|
Each side of the die is an equilateral triangle. Consider two adjacent sides sharing one edge, and on each triangle draw an altitude from the middle of the shared edge to the corner opposite. If we connect the ends of these two lines with a third line, and find the lengths of all three lines, we can calculate the angle X between the two triangular sides using the law of cosines.
Set the length of each edge of the icosahedron arbitrarily to 1. The height of the altitude on each triangle is then sqrt(3)/2.

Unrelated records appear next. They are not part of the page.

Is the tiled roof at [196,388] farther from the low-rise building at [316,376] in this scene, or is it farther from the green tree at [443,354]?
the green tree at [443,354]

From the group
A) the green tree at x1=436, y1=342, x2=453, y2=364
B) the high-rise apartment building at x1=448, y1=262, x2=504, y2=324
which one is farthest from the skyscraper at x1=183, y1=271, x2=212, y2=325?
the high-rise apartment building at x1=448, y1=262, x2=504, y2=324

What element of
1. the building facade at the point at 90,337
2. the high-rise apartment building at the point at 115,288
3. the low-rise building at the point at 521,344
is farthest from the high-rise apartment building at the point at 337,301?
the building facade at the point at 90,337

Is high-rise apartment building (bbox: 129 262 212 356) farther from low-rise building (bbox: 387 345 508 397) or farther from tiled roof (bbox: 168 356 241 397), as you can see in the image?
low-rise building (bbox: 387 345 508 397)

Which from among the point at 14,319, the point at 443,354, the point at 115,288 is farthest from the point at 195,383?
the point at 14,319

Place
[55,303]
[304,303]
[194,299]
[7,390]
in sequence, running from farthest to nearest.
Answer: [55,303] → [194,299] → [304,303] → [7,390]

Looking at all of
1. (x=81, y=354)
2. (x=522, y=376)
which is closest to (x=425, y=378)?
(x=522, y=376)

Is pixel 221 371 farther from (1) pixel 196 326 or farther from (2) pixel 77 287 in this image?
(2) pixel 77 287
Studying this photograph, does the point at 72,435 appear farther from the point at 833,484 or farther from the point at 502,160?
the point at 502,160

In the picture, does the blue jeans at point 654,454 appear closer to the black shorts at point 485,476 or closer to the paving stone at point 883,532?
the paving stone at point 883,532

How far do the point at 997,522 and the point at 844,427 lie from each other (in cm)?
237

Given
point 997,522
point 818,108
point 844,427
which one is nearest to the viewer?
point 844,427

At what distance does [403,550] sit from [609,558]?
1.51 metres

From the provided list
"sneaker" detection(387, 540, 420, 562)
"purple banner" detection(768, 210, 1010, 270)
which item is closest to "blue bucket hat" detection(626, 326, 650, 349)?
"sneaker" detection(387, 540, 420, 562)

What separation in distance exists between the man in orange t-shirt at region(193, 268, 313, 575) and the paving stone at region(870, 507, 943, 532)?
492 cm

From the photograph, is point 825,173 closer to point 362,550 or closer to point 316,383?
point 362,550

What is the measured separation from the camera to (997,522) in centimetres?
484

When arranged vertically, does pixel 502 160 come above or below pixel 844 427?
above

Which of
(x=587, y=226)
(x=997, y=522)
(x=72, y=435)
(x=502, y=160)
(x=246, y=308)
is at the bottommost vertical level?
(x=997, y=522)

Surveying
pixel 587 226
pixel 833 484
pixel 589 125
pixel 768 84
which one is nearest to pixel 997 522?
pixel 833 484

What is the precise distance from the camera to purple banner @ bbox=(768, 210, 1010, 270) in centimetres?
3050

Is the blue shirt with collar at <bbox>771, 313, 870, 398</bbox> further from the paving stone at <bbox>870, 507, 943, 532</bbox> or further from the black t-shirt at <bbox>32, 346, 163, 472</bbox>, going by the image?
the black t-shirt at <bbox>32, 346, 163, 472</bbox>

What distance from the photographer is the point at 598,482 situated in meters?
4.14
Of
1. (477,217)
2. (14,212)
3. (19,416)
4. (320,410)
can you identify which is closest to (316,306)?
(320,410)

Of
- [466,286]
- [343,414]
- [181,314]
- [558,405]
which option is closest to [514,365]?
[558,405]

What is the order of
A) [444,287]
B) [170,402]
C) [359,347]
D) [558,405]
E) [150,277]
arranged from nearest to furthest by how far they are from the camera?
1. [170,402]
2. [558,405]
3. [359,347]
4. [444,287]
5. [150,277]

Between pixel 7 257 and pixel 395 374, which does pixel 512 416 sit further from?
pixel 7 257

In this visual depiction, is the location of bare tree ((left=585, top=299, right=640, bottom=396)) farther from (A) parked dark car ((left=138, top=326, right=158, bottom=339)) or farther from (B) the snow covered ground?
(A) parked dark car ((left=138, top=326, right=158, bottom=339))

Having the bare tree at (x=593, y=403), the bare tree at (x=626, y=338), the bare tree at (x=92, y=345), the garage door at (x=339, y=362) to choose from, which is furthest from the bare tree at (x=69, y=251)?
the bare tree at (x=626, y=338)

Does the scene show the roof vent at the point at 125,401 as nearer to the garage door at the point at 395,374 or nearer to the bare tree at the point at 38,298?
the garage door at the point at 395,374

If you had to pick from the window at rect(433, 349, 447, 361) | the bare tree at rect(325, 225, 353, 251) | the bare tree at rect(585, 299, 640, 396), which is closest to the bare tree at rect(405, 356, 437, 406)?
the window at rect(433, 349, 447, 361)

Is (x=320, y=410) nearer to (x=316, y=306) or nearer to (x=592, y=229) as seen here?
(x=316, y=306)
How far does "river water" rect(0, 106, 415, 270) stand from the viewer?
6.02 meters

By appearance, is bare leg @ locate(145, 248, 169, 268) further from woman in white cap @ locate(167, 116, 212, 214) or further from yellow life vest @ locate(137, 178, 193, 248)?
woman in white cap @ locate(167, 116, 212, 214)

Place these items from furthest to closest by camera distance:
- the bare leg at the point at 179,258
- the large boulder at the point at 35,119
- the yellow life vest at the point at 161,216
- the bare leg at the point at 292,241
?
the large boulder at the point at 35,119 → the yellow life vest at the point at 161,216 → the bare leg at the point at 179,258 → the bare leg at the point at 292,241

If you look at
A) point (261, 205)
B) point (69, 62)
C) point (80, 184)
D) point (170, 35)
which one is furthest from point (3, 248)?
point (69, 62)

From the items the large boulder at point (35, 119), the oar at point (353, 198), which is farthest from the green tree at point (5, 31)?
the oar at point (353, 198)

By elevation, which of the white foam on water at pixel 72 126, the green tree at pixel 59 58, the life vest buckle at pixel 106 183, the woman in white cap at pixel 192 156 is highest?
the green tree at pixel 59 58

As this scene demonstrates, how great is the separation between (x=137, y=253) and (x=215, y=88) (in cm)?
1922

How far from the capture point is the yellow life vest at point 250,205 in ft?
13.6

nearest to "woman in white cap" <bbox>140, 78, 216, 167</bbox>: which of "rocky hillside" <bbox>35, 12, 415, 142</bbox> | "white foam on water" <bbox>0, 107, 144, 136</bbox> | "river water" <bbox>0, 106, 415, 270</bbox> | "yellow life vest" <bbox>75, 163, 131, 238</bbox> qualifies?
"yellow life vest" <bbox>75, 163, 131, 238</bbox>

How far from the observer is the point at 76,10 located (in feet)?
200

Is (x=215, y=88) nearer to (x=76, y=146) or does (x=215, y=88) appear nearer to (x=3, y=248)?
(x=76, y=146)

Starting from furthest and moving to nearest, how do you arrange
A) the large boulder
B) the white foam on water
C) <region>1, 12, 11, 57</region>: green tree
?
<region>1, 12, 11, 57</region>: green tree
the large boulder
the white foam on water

Every vertex of the icosahedron consists of five triangles meeting at one point. The perimeter created by the outer edges of these five triangles is a regular pentagon with length of sides = 1. For any two adjacent triangles in this group, one end of the shared edge falls on a corner of the pentagon, and the corners of the pentagon immediately on either side are coincident to the corners of the triangles opposite their shared edge. A line between these two corners will have a length L where
L^2 = 1^2 + 1^2 – 2*1*1*cos(108) = 2.61803
Plugging in the lengths of the three sides of our mystery triangle,
L^2 = [sqrt(3)/2]^2 + [sqrt(3)/2]^2 – 2* sqrt(3)/2* sqrt(3)/2*cos(X)
X = arccos [(L^2 – 3/4 – 3/4) / (-2*3/4)]
X = arccos(-0.74535)
X = 138.189 degrees
|